To retrieve data from redo logs, LogMiner requires supplemental logging for the database or tables.

1.To verify if supplemental logging is enabled for the database, run the following command:

SELECT supplemental_log_data_min, supplemental_log_data_pk, supplemental_log_data_all FROM v$database;

For 12c multi-tenant databases, best practice is to enable logging for the container for the tables, rather than the entire database. You can use the following command first to apply the changes to just the container:

ALTER SESSION SET CONTAINER=<pdb>;

You can enable identification key or full supplemental logging to retrieve data from redo logs. You do not need to enable both:

To enable identification key logging

You can enable identification key logging for individual tables or all tables in the database:

• For individual tables

Use the following commands to enable minimal supplemental logging for the data­base, and then enable identification key logging for each table that you want to use:

ALTER DATABASE ADD SUPPLEMENTAL LOG DATA;

ALTER TABLE <schema name>.<table name> ADD SUPPLEMENTAL LOG DATA (PRIMARY KEY) COLUMNS;

• For all tables

Use the following command to enable identification key logging for the entire data­base:

To enable full supplemental logging

You can enable full supplemental logging for individual tables or all tables in the database:

• For individual tables

Use the following commands to enable minimal supplemental logging for the data­base, and then enable full supplemental logging for each table that you want to use:

ALTER DATABASE ADD SUPPLEMENTAL LOG DATA;

ALTER TABLE <schema name>.<table name> ADD SUPPLEMENTAL LOG DATA (ALL) COLUMNS;

• For all tables

Use the following command to enable full supplemental logging for the entire data­base:

ALTER DATABASE ADD SUPPLEMENTAL LOG DATA (ALL) COLUMNS;

To submit the changes

ALTER SYSTEM SWITCH LOGFILE;

Task 3. Create a User Account

Create a user account to use with the Oracle CDC Client Data Source. You need the account to access the database through JDBC.

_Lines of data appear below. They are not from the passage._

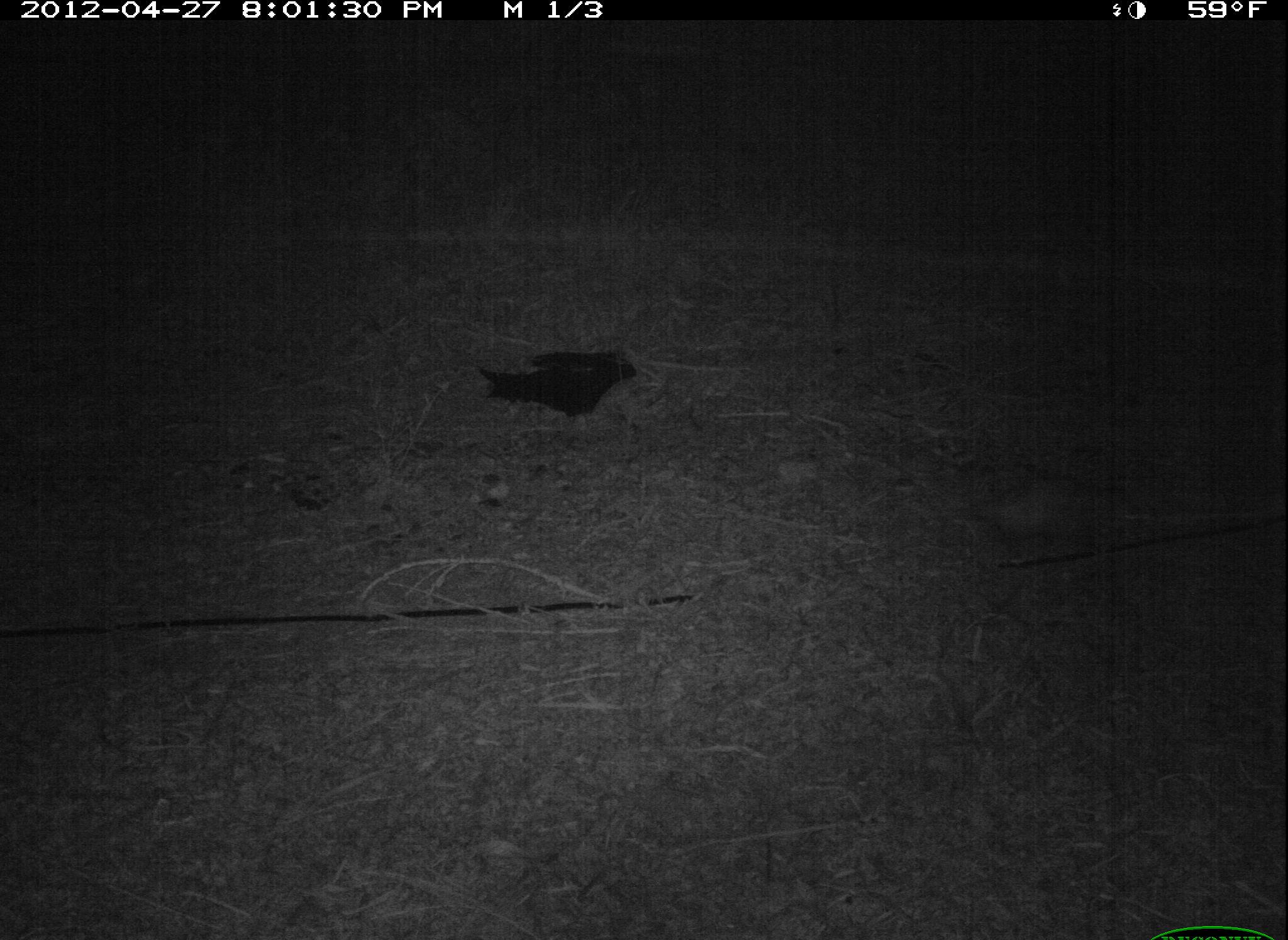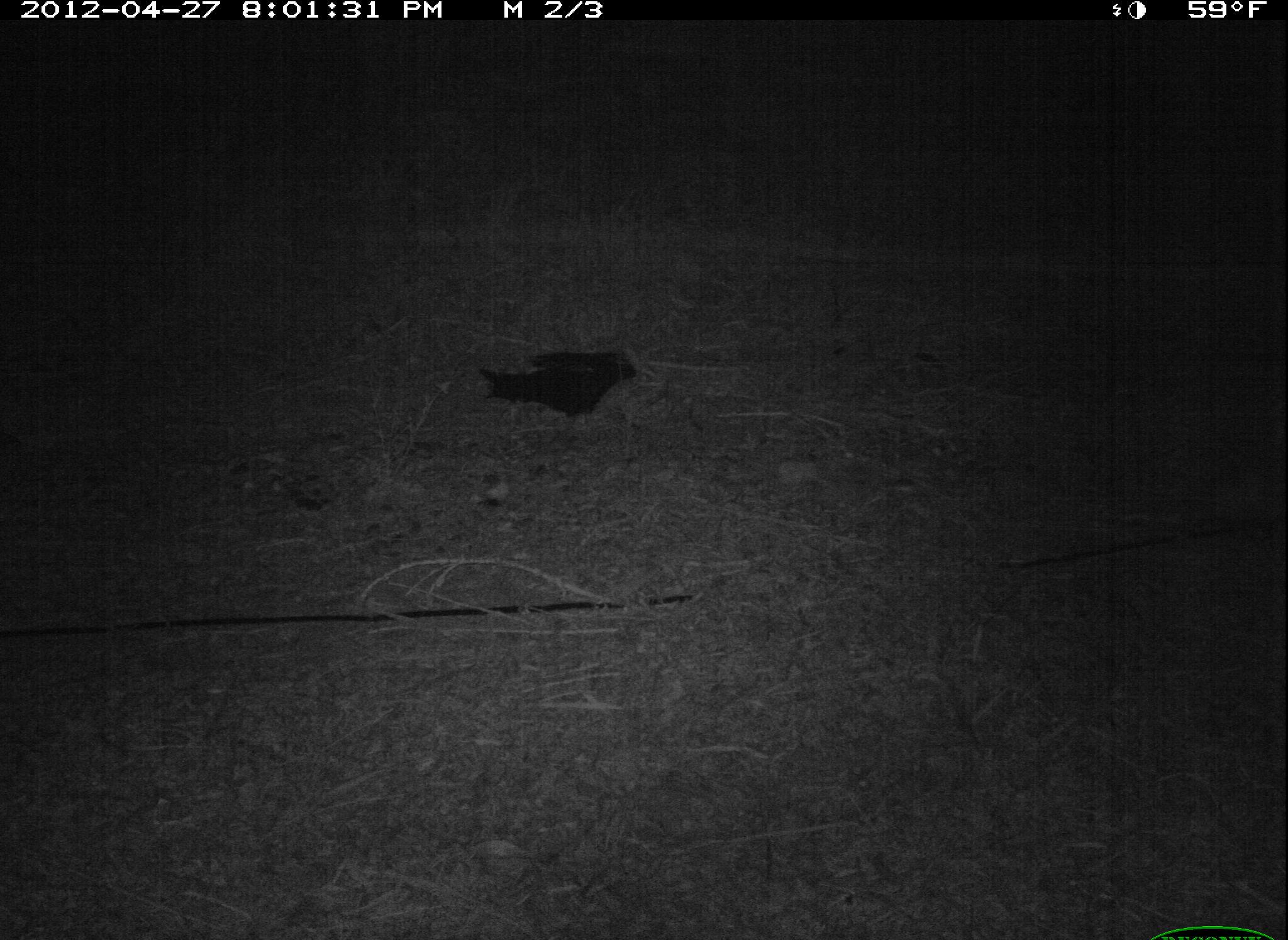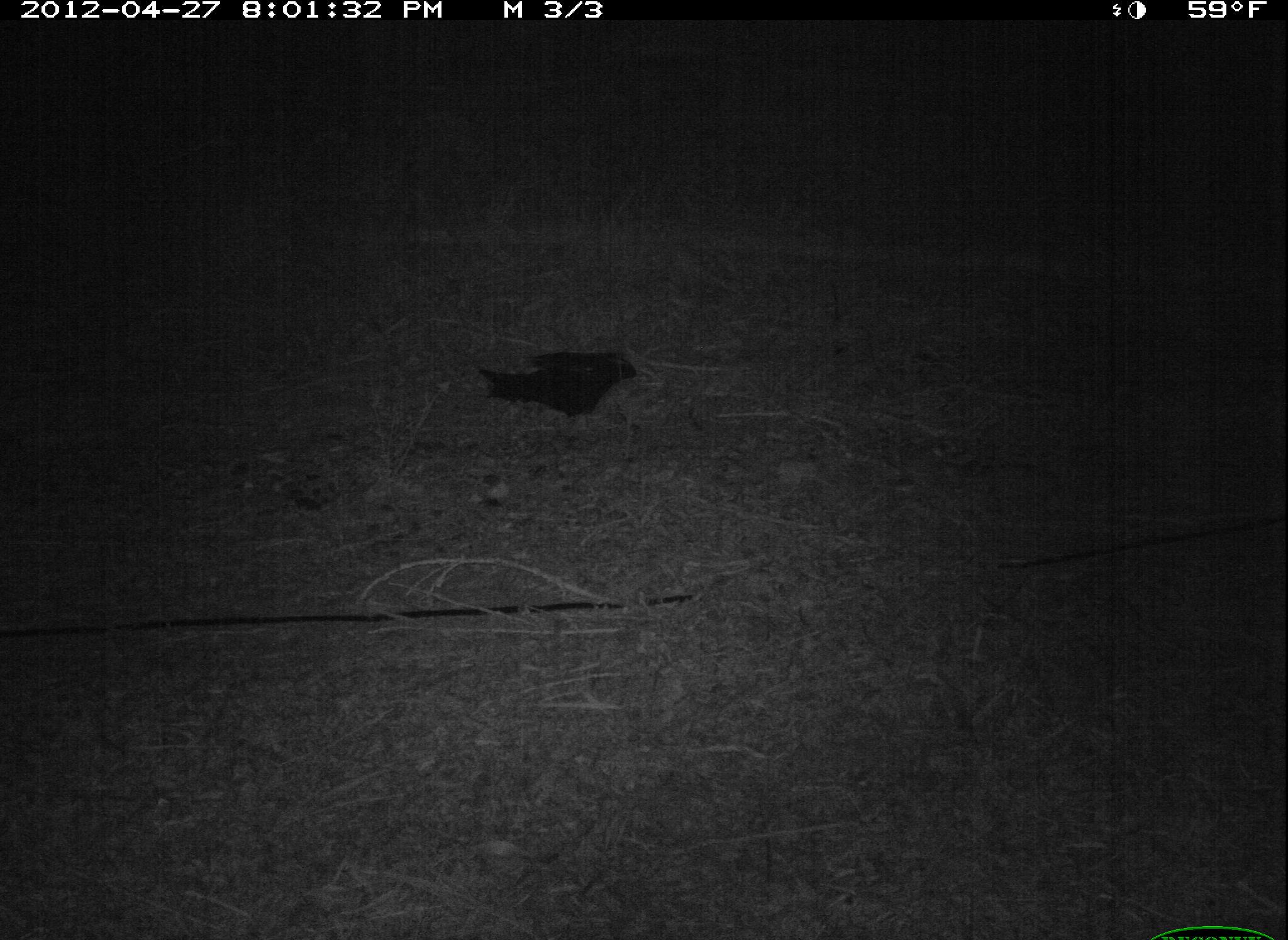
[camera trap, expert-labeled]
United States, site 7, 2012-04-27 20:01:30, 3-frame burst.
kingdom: Animalia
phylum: Chordata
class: Mammalia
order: Didelphimorphia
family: Didelphidae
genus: Didelphis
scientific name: Didelphis virginiana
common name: virginia opossum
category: opossum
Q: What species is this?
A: Opossum (virginia opossum) (Didelphis virginiana).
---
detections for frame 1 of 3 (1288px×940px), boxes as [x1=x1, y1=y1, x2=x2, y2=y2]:
opossum: [x1=948, y1=449, x2=1127, y2=561]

Create accounts differently based on the Oracle version that you use:

Oracle 12c multi-tenant databases

For multi-tenant Oracle 12c databases, create a common user account. Common user accounts are created in cdb$root and must use the convention: c##<name>.

1.Log into the database as a user with DBA privileges.

2.Create the common user account:

ALTER SESSION SET CONTAINER=cdb$root;

 

CREATE USER <user name> IDENTIFIED BY <password> CON­TAINER=all;

 

GRANT create session, alter session, set container, select any dictionary, logmining, execute_catalog_role TO <username> CON­TAINER=all;

 

ALTER SESSION SET CONTAINER=<pdb>;

 

GRANT select on <db>.<table> TO <user name>;

Repeat the final command for each table that you want to use.

When you configure the origin, use this user account for the JDBC credentials. Use the entire user name, including the "c##", as the JDBC user name.

Oracle 12c standard databases

For standard Oracle 12c databases, create a user account with the necessary privi­leges:

1.Log into the database as a user with DBA privileges.

2.Create the user account:

CREATE USER <user name> IDENTIFIED BY <password>;

 

GRANT create session, alter session, select any dictionary, logmining, execute_catalog_role TO <user name>;

 

GRANT select on <db>.<table> TO <user name>;

Repeat the last command for each table that you want to use.

When you configure the Data Source, use this user account for the JDBC credentials.

Oracle 11g databases

For Oracle 11g databases, create a user account with the necessary privileges:

1.Log into the database as a user with DBA privileges.

2.Create the user account:

CREATE USER <user name> IDENTIFIED BY <password>;

 

GRANT create session, alter session, select any dictionary, logmining, execute_catalog_role TO <user name>;

GRANT select on <db>.<table> TO <user name>;

GRANT select on v$logmnr_parameters to <user name>;

 

GRANT select on v$archived_log to <user name>;

 

GRANT select on <db>.<table> TO <user name>;

Repeat the final command for each table that you want to use.

When you configure the origin, use this user account for the JDBC credentials.

Task 4. Extract a Log Miner Dictionary (Redo Logs)

When using redo logs as the dictionary source, you must extract the Log Miner dic­tionary to the redo logs before you start the pipeline. Repeat this step periodically to ensure that the redo logs that contain the dictionary are still available.

Oracle recommends that you extract the dictionary only at off-peak hours since the extraction can consume database resources.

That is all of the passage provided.